▶ **REQUIRED ACTION**
Go through the entries below and say how many lines contain the string "Zealand"; write only that number.

(Stored data entries)
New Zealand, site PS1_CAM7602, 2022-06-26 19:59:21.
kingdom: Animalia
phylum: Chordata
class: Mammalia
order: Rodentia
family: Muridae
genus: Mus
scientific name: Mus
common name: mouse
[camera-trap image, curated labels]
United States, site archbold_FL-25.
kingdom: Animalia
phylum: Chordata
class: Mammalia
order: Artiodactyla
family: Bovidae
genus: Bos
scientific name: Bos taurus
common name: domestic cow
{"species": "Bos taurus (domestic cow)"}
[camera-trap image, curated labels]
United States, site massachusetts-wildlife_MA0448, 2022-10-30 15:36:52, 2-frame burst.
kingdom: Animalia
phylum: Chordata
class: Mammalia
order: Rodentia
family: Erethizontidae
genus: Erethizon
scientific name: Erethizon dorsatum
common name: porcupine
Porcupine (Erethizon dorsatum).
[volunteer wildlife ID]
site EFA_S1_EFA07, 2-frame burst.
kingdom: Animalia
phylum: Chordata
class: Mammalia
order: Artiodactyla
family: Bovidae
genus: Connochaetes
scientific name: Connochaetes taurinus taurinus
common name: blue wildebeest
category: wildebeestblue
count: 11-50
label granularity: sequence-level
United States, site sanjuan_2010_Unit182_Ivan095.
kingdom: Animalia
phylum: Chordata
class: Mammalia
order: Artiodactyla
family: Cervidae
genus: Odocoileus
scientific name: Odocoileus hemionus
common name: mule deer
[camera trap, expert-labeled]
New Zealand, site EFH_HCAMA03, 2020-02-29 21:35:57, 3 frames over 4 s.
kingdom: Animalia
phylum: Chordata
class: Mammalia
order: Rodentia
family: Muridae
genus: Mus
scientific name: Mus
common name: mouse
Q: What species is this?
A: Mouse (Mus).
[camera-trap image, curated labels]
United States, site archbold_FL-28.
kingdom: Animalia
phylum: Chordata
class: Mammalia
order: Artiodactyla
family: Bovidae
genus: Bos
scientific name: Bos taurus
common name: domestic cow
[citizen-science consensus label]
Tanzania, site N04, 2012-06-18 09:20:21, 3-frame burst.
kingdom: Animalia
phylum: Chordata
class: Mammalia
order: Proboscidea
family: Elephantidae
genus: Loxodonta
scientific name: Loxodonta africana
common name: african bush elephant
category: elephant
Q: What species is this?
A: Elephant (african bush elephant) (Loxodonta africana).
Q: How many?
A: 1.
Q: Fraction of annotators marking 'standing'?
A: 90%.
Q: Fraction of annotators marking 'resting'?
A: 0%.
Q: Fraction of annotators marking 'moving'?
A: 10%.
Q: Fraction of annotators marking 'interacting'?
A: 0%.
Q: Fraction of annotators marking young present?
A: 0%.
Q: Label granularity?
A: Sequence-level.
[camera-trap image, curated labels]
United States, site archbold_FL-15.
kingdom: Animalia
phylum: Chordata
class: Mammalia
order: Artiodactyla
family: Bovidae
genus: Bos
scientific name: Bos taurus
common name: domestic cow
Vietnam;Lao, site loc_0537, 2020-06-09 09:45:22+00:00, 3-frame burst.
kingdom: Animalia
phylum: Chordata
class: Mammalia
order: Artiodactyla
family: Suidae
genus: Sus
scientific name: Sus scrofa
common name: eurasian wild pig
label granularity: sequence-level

▶ **ANSWER BOX**
2